US Investment Strategist da Allianz Global Investors

A gestora de ativos antecipa que a Administração Biden dê prioridade à colocação de dinheiro nas mãos dos consumidores e de volta à economia, enquanto o êxito da vacina pode libertar a procura reprimida, especialmente em áreas, como viagens e lazer, que podem beneficiar da reabertura da economia. Esse aumento da despesa pública não deverá encontrar oposição.

“Pode muito bem ser um presente de Natal tardio, mas parece que finalmente chegou.
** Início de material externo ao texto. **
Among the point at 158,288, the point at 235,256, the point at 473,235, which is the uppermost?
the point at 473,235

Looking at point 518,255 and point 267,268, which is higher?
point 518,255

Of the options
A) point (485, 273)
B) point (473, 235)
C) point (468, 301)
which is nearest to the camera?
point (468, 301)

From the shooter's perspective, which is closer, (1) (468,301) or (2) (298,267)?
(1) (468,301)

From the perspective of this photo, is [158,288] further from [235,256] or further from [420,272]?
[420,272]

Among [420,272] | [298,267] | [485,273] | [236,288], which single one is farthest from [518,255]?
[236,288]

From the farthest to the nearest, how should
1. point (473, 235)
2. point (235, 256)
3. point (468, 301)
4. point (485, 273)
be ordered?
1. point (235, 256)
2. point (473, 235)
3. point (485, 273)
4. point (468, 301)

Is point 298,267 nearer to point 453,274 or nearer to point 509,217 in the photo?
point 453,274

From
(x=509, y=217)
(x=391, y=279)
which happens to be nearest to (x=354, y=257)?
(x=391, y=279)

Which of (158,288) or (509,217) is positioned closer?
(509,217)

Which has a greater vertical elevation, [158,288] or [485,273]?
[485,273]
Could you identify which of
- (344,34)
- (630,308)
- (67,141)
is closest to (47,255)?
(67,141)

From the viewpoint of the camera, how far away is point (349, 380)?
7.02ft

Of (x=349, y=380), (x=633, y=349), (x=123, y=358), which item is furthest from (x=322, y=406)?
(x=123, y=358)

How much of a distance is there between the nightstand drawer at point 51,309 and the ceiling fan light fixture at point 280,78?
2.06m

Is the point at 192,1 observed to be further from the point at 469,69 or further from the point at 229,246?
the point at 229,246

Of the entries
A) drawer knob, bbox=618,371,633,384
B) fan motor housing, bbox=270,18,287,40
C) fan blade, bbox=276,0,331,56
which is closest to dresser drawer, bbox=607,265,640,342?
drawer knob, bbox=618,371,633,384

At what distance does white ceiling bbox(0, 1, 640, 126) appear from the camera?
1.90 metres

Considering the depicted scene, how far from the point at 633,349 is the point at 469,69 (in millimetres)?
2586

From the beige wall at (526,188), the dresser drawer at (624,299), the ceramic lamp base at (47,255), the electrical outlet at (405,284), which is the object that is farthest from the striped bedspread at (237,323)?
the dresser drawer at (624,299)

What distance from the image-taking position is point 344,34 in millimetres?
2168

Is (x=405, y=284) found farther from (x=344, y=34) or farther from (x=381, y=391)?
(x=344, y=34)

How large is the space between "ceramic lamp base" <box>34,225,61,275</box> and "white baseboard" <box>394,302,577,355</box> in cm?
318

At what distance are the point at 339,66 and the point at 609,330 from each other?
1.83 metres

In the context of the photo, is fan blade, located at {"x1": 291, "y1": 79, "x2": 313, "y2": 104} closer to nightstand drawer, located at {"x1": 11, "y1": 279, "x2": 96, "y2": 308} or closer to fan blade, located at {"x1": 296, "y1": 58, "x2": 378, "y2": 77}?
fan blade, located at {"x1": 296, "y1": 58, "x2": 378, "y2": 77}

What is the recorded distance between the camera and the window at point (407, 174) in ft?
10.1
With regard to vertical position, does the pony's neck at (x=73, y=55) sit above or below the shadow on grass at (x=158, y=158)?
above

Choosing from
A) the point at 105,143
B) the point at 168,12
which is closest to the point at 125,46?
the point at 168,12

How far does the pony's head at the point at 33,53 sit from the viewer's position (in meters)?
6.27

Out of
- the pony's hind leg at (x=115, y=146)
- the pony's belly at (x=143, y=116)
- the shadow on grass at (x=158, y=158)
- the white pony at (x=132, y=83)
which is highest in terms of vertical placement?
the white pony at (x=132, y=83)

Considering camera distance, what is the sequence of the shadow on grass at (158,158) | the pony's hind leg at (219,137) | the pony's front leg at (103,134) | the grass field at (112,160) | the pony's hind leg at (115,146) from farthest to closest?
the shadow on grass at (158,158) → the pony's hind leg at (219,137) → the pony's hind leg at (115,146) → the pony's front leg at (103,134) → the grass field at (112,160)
A onda azul que os mercados esperavam ansiosamente em novembro tornou-se realidade”, diz James Athey, diretor de investmento da Aberdeen Standard Investments sobre o empate no Senado que dá 50 lugares a Democratas e outros 50 a Republicados (com o desempate a ser feito pelo Presidente).
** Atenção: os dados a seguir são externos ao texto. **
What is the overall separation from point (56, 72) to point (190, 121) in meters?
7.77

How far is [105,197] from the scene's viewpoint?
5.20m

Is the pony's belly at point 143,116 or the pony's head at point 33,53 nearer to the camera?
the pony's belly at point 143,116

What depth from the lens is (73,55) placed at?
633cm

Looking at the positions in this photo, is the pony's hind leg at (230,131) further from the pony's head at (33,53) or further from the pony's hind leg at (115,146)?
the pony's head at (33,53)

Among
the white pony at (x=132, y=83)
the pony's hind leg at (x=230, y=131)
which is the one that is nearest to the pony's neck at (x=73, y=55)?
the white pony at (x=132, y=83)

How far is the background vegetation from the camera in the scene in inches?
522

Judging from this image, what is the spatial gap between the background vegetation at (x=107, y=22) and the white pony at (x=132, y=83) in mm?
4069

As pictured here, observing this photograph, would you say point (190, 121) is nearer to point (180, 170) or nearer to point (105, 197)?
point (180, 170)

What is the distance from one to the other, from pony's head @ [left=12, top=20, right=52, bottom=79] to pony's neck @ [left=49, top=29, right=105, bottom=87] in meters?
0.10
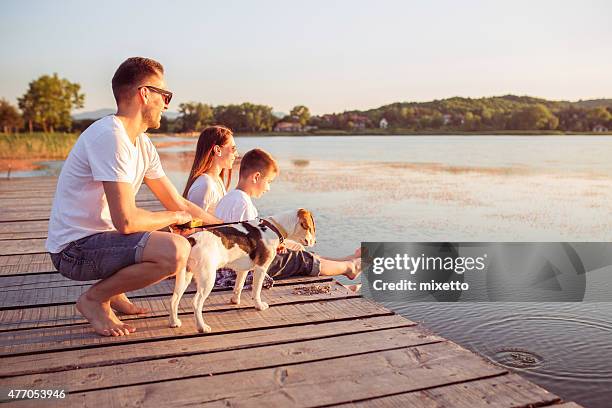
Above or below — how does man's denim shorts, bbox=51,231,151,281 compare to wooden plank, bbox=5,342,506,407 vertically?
above

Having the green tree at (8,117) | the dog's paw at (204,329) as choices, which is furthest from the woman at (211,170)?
the green tree at (8,117)

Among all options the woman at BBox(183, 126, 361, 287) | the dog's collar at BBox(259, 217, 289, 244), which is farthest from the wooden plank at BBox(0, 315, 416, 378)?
the woman at BBox(183, 126, 361, 287)

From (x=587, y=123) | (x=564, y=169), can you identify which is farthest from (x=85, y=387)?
(x=587, y=123)

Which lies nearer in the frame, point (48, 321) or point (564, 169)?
point (48, 321)

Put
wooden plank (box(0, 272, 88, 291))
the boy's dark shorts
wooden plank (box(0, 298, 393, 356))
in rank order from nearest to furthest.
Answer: wooden plank (box(0, 298, 393, 356)) < wooden plank (box(0, 272, 88, 291)) < the boy's dark shorts

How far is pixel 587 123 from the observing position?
45.1 metres

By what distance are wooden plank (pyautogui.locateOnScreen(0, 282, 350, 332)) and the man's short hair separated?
143 cm

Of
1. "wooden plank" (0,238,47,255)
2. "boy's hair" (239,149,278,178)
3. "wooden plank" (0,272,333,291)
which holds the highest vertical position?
"boy's hair" (239,149,278,178)

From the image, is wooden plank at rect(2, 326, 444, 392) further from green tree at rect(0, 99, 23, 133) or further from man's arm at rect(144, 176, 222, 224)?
green tree at rect(0, 99, 23, 133)

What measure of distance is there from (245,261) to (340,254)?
4068 mm

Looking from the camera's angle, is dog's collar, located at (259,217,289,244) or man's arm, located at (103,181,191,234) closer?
man's arm, located at (103,181,191,234)

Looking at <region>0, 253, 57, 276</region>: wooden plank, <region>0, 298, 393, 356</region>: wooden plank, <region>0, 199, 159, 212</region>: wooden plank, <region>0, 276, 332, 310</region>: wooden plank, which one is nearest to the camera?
<region>0, 298, 393, 356</region>: wooden plank

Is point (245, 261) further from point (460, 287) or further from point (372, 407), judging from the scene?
point (460, 287)

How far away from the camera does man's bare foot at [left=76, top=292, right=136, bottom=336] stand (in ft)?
11.1
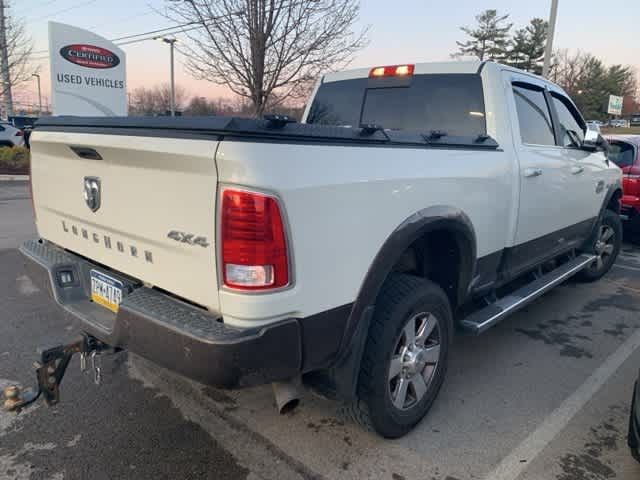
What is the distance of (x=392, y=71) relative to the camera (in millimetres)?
3760

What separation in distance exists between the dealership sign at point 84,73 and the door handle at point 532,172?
1197 centimetres

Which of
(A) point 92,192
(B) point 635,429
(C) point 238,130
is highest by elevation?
(C) point 238,130

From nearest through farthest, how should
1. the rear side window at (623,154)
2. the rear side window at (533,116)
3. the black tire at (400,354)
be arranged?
→ the black tire at (400,354), the rear side window at (533,116), the rear side window at (623,154)

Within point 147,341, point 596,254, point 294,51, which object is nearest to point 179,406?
point 147,341

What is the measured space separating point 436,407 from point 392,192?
146 cm

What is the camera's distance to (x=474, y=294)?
3.22 meters

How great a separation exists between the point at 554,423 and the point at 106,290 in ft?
8.43

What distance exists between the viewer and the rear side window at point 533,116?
3545mm

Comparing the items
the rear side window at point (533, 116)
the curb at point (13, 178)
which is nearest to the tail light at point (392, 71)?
the rear side window at point (533, 116)

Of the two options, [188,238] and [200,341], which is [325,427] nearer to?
[200,341]

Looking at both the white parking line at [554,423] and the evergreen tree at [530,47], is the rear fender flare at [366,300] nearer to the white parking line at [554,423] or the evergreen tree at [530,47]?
the white parking line at [554,423]

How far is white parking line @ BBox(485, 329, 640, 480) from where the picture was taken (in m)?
2.45

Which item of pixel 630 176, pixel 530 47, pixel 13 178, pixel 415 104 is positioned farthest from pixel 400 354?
pixel 530 47

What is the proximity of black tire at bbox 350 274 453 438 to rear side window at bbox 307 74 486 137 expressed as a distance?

“Os mercados veem este resultado como um impulsionador de ainda mais apoio da política orçamental para a economia dos EUA devastada por vírus. É provável que isso cause uma subida das yields das Treasuries, especialmente em prazos mais longos, uma vez que os rendimentos terão que refletir expectativas de crescimento mais altas e maior oferta de obrigações do Tesouro”, considera Athey.

Aumento de impostos e regulação assustam

Mas nem todas as políticas do norte-americano agradam. Biden deverá ser sinónimo de mudanças ao nível da regulação e dos impostos, podendo, quando a pandemia estiver controlada e a atividade económica tenha recuperado, subir impostos e potencialmente tentar regular o setor da tecnologia. A concretizar-se — especialmente se a Fed também já tiver invertido as políticas –, esse cenário poderá levar os investidores a fecharem posições em ativos de risco, como as ações, voltando-se de novo para a segurança da dívida.

"Mais impostos sobre as empresas, os ganhos de capital e os lucros serão vistos como potencialmente negativos para o mercado acionista, assim como um ambiente regulatório mais oneroso. Regulamentação anti-trust e fiscalização mais robustas têm o potencial de sugar o vento das velas das big tech num momento em que as avaliações parecem cada vez mais difíceis de justificar.”

James Athey

Diretor de investimentos da Aberdeen Standard Investments

“Mais impostos sobre as empresas, os ganhos de capital e os lucros serão vistos como potencialmente negativos para o mercado acionista, assim como um ambiente regulatório mais oneroso. Regulamentação anti-trust e fiscalização mais robustas têm o potencial de sugar o vento das velas das big tech num momento em que as avaliações parecem cada vez mais difíceis de justificar”, aponta o diretor de investimentos da Aberdeen Standard Investments. Lembra ainda que a valorização do dólar (impulsionada pelo crescimento económica e subida das yields) pode também penalizar Wall Street.

Mas para já, não é esse o cenário base dos analistas que ainda veem espaço para Wall Street continuar a subir acompanhando os desenvolvimentos da pandemia, mesmo depois dos fortes ganhos. Após um ganho de 16% em 2020, o S&P 500 continua no verde este ano. O mesmo acontece com o Nasdaq (que disparou 47,6% no ano passado) e com o Dow Jones (que tinha somado 7,3%). E nem o risco imediato de uma transição mais violenta — o país reforçou fortemente as medidas de segurança no seguimento da invasão ao Capitólio por apoios de Trump — os parece assustar.

“Por incrível que pareça, os acontecimentos do passado dia 6 não tiveram grande impacto nos mercados. No seguimento dos motins em Washington, o S&P 500 subiu [0,6% no próprio dia e 1,5% no seguinte], tendo ganho quase 3% durante o resto da semana. Por isso, a menos que suceda algo verdadeiramente catastrófico, é pouco provável que novas cenas de violência, por si mesmas, venham a ter grande influência no sentimento dos investidores“, acrescenta Ricardo Evangelista, da ActivTrades.